CiteBank is an open access platform to aggregate citations for biodiversity publications and deliver access to biodiversity related articles. CiteBank aggregates links to content from digital libraries, publishers, and other bibliographic systems in order to provide a single point of access to the world’s biodiversity literature, including content created by its community of users. CiteBank is a project of the Biodiversity Heritage Library (BHL).

I have two reactions to CiteBank. Firstly, Drupal's bibliographic tools really suck, and secondly, why do we need this? As I've argued earlier (see Mendeley, BHL, and the "Bibliography of Life"), I can't see the rationale for having CiteBank separate from an existing bibliographic database such as Mendeley or Zotero. These tools are more mature, better supported, and address user needs beyond simply building lists of papers (e.g., citing papers when writing manuscripts).

For me, one of BHL's goals should be integrating the literature they have scanned into mainstream scientific literature, which means finding articles, assigning DOIs, and becoming in effect a digital publishing platform (like BioOne or JSTOR). Getting to this point will require managing and cleaning metadata for many thousands of articles and books. It seems to me that you want to gather this metadata from as many sources as possible, and expose it to as many eyes (and algorithms) as possible to help tidy it up. I think this is a clear case of it being better to use an existing tool (such as Mendeley), rather than build a new one. If a good fraction of the world's taxonomists shared their person bibliographies on Mendeley we'd pretty much have the world's taxonomic literature in one place, without really trying.

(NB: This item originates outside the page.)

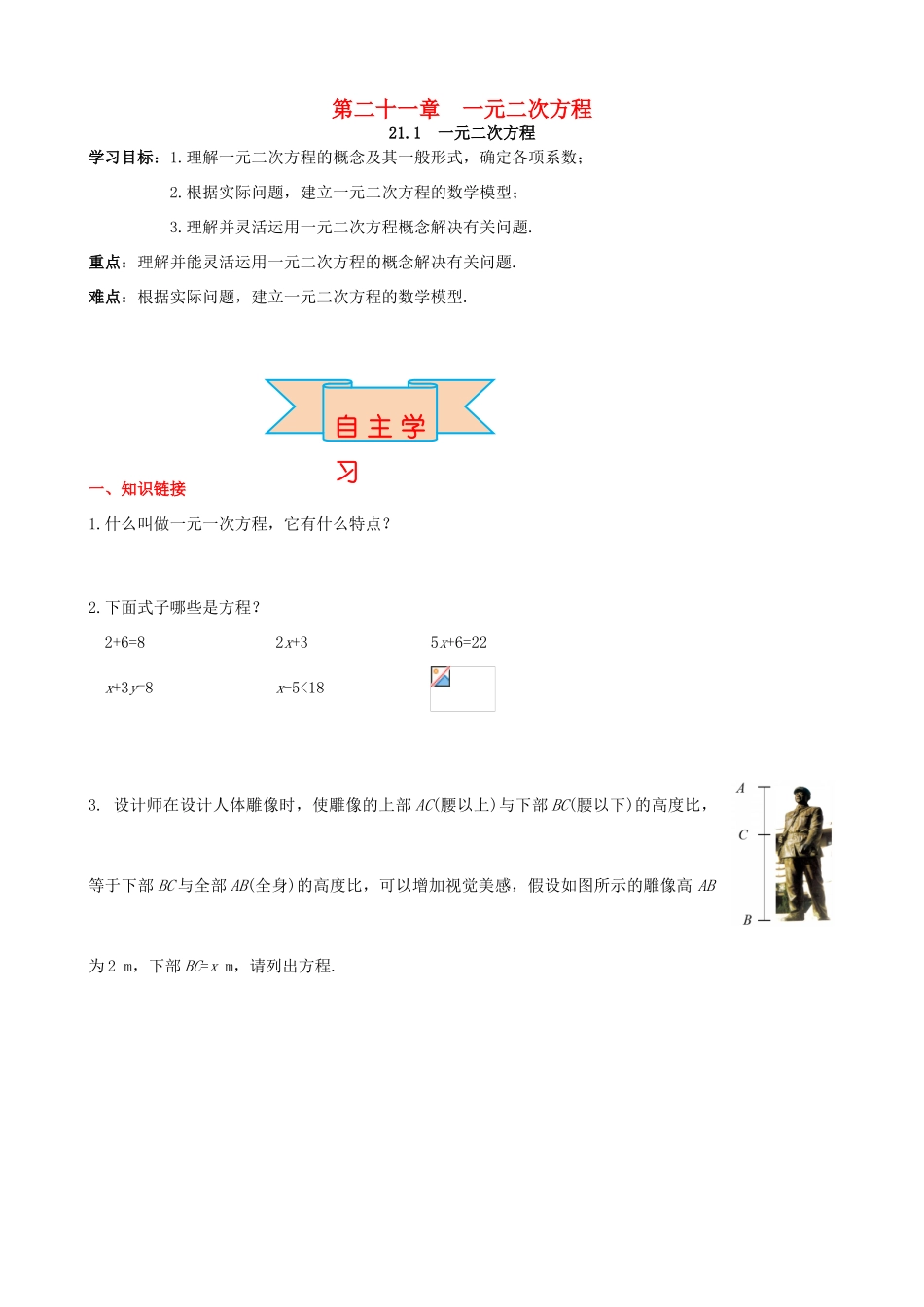 秋九年级数学上册 第二十一章 一元二次方程 21.1 一元二次方程导学案 （新版）新人教版-（新版）新人教版初中九年级上册数学学案_第1页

It's early days for BHL-Europe, and they've taken the "lets use an existing framework" approach, basing the BHL-Europe portal on DISMARC, the later being a EU-funded project to "encourage and support the interoperability of music related data".

BHL-Europe is the kind of web site only its developers could love. It's spectacularly ugly, and a classic example of what digital libraries came up with while Google was quietly eating their lunch. Here's the web site showing search results for "Zonosaurus":


Yuck! Why do these things have to be so ugly?. DISMARC was designed to store metadata about digital objects, specifically music. Look at commercial music interfaces such as iTunes, Spotify, and Or even academic projects such as mSpace.

To be useful BHL-Europe really needs to provide an interface that reflects what its users care about, for example taxonomic names, classification, and geography. It can't treat scientific literature as a bunch of lifeless metadata objects (but then again, DISMARC managed to do this for music).

Where next?
CiteBank and BHL-Europe seem further additions to the worthy but ultimately deeply unsatisfying attempts to improve access biodiversity literature. To date our field has failed to get to grips with aggregating metadata (outside of the library setting), creating social networks around that aggregation, and providing intuitive interfaces that enable users to search and browse productively. These are big challenges. I'd like to see the resources that we have put to better use, rather than being used to build tools where suitable alternatives already exist (CiteBank), or used to shoe horn data into generic tools that are unspeakably ugly (BHL-Europe portal) and not fit for purpose. Let's not reinvent the wheel, and let's not try and convince ourselves that squares make perfectly good wheels.